* [Brief]: Could you reproduce, word for word, everything below from the line containing "Impressions of Monet, Susanna" down to the line containing "Matt Redman - Sing", with both of those lines included and no others?

* [The data]:
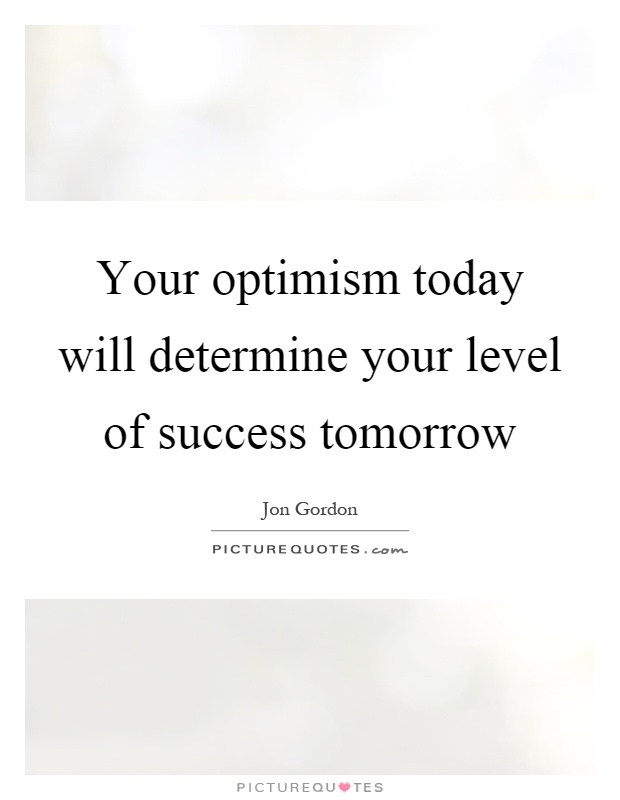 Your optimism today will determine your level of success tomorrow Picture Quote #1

--

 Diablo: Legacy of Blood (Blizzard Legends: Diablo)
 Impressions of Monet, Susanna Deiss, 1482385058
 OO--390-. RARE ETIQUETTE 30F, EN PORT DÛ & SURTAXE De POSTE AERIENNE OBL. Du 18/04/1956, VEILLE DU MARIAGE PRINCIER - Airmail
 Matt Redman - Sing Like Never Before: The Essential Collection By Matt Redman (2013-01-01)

* [Task answer]:
 Impressions of Monet, Susanna Deiss, 1482385058
 OO--390-. RARE ETIQUETTE 30F, EN PORT DÛ & SURTAXE De POSTE AERIENNE OBL. Du 18/04/1956, VEILLE DU MARIAGE PRINCIER - Airmail
 Matt Redman - Sing Like Never Before: The Essential Collection By Matt Redman (2013-01-01)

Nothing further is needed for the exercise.